Aspose.Words throws Aspose.Words.FileCorruptedException during document load, when the document appears to be corrupted and impossible to load. In case Aspose.Words encounters a problem that can be resolved upon loading a document, it recovers a document silently and does not throw any exceptions. Re-saving such documents back to the disk using Aspose.Words might resolve your issues. If we can help you with anything else, please feel free to ask.

Best regards,

awais.hafeez:
Re-saving such documents back to the disk using Aspose.Words might resolve your issues. If we can help you with anything else, please feel free to ask.

Hi Awais,

Re-saving the silently recovered document fixes it, but I can’t open and re-save every document I create.

Why is this happening in the first place? If there is something wrong with the document, why does Aspose.Words not report this when the document is saved? Why would Aspose.Words happily write a corrupt document without telling anybody it is corrupt? That seems absurd.

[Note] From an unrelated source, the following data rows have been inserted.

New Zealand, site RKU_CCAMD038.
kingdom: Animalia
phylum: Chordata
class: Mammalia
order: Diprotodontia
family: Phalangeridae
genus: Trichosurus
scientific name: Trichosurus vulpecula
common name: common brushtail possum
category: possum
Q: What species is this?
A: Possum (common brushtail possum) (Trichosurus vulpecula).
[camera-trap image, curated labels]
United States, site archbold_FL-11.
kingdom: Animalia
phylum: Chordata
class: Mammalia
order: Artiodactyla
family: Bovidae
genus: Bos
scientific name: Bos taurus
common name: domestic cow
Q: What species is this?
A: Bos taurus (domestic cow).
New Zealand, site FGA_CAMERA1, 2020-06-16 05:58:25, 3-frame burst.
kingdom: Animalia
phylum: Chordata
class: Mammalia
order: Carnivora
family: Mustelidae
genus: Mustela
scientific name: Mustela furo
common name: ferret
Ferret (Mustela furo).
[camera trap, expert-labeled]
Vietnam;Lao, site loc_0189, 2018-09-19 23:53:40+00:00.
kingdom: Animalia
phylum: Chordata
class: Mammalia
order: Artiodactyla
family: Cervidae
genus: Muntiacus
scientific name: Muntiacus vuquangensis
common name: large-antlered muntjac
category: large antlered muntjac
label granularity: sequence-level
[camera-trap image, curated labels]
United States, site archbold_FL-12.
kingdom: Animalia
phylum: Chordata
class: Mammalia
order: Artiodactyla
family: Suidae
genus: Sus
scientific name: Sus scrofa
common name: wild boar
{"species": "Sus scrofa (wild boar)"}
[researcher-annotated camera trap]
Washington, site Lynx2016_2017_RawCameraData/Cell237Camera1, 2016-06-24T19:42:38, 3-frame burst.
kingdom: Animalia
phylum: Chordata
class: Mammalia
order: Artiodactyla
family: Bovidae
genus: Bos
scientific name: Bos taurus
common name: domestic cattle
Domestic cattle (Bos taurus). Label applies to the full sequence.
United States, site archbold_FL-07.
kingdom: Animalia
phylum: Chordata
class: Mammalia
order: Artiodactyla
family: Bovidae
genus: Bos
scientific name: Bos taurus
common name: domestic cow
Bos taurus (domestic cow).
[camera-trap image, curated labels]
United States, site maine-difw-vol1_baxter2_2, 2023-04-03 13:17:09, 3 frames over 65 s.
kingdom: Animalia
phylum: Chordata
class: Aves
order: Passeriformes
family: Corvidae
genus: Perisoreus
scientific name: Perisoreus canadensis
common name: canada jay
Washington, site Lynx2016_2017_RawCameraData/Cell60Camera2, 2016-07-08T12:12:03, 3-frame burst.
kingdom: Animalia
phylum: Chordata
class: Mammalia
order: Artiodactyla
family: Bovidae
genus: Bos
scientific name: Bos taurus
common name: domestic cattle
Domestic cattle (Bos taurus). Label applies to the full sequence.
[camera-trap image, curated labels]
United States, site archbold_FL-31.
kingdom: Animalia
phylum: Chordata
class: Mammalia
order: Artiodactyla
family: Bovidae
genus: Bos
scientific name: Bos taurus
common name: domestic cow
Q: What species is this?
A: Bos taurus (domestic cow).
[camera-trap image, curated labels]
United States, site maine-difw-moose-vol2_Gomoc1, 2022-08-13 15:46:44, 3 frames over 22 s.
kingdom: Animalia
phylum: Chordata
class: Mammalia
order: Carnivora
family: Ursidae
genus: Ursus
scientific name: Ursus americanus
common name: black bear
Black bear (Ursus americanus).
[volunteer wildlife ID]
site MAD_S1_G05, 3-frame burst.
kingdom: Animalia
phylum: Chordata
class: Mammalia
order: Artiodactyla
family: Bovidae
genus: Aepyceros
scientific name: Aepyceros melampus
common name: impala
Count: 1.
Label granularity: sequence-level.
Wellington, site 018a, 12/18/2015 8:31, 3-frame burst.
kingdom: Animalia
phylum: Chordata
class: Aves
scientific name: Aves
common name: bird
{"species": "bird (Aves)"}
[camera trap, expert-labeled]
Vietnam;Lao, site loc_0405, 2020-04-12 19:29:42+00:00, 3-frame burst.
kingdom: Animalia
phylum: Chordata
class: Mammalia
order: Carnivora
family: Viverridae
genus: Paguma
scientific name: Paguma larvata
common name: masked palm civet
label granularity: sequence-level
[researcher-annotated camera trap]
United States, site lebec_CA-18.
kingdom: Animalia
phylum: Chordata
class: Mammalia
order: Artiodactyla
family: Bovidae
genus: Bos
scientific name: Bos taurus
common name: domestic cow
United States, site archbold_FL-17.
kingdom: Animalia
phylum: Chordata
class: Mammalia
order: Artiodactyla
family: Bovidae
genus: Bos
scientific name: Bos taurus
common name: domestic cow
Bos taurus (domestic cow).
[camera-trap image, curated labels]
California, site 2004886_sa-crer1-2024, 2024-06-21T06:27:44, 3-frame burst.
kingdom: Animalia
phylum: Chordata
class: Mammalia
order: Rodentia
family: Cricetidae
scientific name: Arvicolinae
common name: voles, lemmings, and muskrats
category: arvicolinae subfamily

Once I have created a document and added all its elements, how can I determine if the document is corrupt or not before I save it? How do I determine what is wrong with the document?

Hi Alex,

Thanks for your inquiry.

You can implement IWarningCallback interface if you want to have your own custom method called to capture loss of fidelity warnings that can occur during document loading or saving. For example, during loading a document you can capture warnings by using the following code snippet:

Aspose.Words.LoadOptions loadOptions = new Aspose.Words.LoadOptions();
loadOptions.LoadFormat = LoadFormat.Docx;
loadOptions.WarningCallback = new HandleDocumentWarnings();
Document doc = new Document(@"C:\Temp\corrupt.docx", loadOptions);
public class HandleDocumentWarnings : IWarningCallback
{
     public void Warning(WarningInfo info)
     {
          Console.WriteLine(info.WarningType + ": " + info.Description);
     }
}

I hope, this helps.

Best regards,

Hey there,

I converted your code to Java and received this warning when trying to open a document saved by Aspose.Words.

16777216: Threading information is not supported by Aspose.Words.

What does this warning mean, and why does this document not open in Microsoft Word?

Hi Alex,

Thanks for your inquiry. First of all please find below a complete list of warning types i.e. issued by Aspose.Words during document loading or saving:

  • DataLossCategory: Some text/char/image or other data will be missing from either the document tree following load, or from the created document following save. (255)
  • DataLoss: Generic data loss, no specific code. (1)
  • MajorFormattingLossCategory: The resulting document or a particular location in it might look substantially different compared to the original document. (65280)
  • MajorFormattingLoss: Generic major formatting loss, no specific code. (256)
  • MinorFormattingLossCategory: The resulting document or a particular location in it might look somewhat different compared to the original document. (16711680)
  • MinorFormattingLoss: Generic minor formatting loss, no specific code. (65536)
  • FontSubstitution: Font has been substituted. (131072)
  • UnexpectedContentCategory: Some content in the source document could not be recognized (i.e. is unsupported), this may or may not cause issues or result in data/formatting loss. (251658240)
  • UnexpectedContent: Generic unexpected content, no specific code. (16777216)

Secondly, it would be great if you please attach the source code you used to generate this document here for testing. Otherwise, I am afraid, we will not be able to investigate your issue and raise a ticket. Thanks for your cooperation.

Best regards,

I didn’t expect it to be such a huge issue - I kind of assumed Aspose.Words would tell me why this file was corrupt. Now that I have that information (“Generic unexpected content”) I have a much better platform to debug from. I’m probably inserting nodes in the wrong places or something.

If it looks like I’m not doing anything “illegal”, I’ll come back to you. Thanks.

Hi Alex,

Thanks for your cooperation. Sure, we will wait for you input. Also, this issue sounds like a bug and we will gladly look into fixing it as soon as we can reproduce it on our side.

Best regards,